Every day, about 5,000 nutrition program providers serve about 1 million meals to older Americans across the country. Programs focus on underserved communities and others most in need – people with low incomes, those in rural areas and members of minority communities, including those with limited English proficiency. These meals make a difference – more than half of participants tell us that the meal they receive through the program provides 50% or more of their total food for the day, and more than 70% say they eat healthier foods thanks to the program.
But OAA’s Seniors Nutrition Program isn’t just about access to healthy meals – it also provides nutrition screening, education and counseling, and a vital link to health resources. , social connections and a range of home and community services that promote the general well-being of older people. The Meals on Wheels program also provides seniors with an opportunity for social interaction with a friendly face that they might not otherwise see. And communal meals — where seniors can come together to eat with others in their community — provide invaluable opportunities for meaningful connections that maintain attendees’ health.
Despite the unprecedented challenges of the COVID-19 pandemic over the past two years, OAA’s Seniors Nutrition Program has continued to provide these vital services. Local programs have pivoted to use flexible and creative approaches to continue serving their communities, from curbside dining events and restaurant partnerships to safe remote food deliveries and virtual nutrition education.
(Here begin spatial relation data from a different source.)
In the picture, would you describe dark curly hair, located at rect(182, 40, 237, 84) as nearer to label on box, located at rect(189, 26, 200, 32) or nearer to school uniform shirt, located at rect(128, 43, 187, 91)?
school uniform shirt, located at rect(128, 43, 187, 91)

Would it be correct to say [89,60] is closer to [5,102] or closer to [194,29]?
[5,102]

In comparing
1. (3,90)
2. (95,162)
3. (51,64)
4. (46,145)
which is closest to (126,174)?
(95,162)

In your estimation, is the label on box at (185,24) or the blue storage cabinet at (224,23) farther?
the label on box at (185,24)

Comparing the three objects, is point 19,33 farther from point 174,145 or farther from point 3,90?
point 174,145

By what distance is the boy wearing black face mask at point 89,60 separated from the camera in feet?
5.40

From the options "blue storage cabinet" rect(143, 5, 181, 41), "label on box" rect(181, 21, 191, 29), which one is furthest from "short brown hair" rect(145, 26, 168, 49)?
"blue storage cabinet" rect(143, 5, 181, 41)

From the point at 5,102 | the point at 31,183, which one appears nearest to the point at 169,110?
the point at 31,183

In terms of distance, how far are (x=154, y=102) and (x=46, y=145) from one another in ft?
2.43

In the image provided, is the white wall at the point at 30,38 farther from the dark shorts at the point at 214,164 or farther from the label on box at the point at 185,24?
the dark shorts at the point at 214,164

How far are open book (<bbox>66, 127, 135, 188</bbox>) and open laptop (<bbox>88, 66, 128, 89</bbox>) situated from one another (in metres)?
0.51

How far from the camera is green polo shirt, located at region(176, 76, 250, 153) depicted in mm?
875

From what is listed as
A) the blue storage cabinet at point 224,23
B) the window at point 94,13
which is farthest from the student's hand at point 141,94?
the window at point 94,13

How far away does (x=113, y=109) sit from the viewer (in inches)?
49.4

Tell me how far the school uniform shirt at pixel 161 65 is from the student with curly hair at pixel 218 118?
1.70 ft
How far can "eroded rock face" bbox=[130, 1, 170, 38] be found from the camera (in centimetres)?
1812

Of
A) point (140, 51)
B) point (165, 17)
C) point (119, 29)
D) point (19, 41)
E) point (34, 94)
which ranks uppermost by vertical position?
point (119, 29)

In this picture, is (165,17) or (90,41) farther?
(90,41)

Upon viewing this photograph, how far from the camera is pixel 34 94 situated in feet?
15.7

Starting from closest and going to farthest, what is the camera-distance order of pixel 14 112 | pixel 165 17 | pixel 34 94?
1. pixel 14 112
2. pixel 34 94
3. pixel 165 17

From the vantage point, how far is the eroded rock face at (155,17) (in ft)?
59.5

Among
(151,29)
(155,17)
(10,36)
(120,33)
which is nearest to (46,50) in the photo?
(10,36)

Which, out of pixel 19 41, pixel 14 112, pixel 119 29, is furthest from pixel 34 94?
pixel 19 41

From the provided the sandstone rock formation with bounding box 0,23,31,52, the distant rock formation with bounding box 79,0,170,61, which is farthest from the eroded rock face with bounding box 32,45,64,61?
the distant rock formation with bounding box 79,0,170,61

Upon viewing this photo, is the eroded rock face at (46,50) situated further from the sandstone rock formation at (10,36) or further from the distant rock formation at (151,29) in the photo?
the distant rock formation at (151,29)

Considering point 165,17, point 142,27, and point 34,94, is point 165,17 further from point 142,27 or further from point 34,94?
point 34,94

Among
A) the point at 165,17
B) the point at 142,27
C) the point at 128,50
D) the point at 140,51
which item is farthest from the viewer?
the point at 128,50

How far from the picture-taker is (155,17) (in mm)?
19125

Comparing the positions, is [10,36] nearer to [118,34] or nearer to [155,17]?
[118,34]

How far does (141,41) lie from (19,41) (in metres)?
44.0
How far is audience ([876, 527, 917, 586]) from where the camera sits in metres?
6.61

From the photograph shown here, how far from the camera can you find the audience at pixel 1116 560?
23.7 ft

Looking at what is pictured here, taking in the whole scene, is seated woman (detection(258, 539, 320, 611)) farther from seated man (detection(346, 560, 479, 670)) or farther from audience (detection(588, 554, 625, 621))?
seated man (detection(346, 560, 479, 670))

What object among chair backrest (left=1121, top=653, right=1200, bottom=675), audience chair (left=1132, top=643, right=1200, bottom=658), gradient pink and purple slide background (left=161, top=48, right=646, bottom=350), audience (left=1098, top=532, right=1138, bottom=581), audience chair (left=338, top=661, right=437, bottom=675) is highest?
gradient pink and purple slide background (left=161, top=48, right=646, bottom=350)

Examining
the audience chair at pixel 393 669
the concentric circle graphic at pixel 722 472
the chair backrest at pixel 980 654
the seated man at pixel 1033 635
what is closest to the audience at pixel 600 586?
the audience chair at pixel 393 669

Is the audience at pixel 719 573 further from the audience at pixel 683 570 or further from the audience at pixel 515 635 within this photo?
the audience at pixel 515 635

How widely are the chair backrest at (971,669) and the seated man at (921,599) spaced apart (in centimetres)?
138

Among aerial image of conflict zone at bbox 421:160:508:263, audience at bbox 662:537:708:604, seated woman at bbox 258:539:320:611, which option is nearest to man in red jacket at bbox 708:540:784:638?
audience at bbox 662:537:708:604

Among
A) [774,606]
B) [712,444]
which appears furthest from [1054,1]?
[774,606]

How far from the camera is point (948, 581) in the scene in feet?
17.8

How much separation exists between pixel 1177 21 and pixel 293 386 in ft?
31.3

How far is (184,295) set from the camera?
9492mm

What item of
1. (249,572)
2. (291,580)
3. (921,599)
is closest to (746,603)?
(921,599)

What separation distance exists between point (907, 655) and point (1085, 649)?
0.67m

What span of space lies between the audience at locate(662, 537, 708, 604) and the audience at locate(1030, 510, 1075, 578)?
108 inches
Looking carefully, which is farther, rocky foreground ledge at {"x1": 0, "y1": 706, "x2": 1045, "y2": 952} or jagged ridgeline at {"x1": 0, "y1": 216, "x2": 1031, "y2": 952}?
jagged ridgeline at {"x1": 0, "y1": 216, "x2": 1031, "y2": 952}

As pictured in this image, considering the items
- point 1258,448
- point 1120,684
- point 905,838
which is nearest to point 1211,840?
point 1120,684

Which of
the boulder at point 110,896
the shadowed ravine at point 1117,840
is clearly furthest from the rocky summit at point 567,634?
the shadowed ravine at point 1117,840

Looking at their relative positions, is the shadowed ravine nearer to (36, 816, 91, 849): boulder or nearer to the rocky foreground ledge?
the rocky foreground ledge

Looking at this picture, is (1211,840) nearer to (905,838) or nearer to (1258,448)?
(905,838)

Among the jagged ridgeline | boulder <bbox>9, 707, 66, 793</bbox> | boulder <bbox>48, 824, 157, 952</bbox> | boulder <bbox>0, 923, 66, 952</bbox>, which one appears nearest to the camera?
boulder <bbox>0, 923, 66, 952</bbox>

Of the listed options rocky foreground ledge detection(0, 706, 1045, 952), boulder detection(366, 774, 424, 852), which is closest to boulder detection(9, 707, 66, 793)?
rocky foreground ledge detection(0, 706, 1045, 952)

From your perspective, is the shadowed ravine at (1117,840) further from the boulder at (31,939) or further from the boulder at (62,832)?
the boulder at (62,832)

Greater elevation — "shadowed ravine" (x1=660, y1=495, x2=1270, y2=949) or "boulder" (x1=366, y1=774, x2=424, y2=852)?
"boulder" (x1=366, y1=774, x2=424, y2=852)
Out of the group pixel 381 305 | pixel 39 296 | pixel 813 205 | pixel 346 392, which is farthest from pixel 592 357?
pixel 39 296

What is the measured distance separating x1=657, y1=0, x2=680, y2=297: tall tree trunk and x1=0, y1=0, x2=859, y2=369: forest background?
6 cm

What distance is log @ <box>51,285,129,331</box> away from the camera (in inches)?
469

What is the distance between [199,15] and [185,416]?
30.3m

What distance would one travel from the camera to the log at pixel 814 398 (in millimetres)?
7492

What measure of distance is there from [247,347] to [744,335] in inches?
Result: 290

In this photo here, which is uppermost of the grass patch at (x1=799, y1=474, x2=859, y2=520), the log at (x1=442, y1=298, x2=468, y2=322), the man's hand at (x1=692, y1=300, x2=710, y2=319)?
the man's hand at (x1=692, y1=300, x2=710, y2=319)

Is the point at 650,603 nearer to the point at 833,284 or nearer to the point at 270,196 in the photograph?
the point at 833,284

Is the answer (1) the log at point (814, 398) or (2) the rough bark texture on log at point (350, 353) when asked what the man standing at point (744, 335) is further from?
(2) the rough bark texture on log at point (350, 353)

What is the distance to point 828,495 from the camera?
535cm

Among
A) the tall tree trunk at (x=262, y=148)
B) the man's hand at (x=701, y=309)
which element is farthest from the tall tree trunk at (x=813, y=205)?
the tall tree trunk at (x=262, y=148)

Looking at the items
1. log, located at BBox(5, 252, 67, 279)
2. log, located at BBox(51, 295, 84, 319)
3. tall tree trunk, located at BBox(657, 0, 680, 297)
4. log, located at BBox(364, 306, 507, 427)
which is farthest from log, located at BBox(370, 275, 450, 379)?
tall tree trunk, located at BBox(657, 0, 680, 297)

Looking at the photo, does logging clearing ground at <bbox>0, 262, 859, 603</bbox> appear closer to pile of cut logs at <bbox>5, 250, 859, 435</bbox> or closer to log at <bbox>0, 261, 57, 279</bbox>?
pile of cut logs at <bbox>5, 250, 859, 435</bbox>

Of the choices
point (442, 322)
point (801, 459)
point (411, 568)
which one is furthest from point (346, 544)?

As we commemorate this milestone anniversary of the OAA Seniors Nutrition Program, I want to commend the organizations and individuals who run local seniors nutrition programs across the country every day – and the perseverance of Americans ages they serve. Now as Secretary of HHS, I will continue to work as I have throughout my career to ensure that all Americans have access to safe, nutritious food and the services needed to support overall well-being. Together, we will build on 50 years of progress and close the equity gaps that undermine our health care system. And we will continue to innovate to ensure that as America’s aging population grows, we can provide the support they need to age independently in their communities, with dignity and in good health.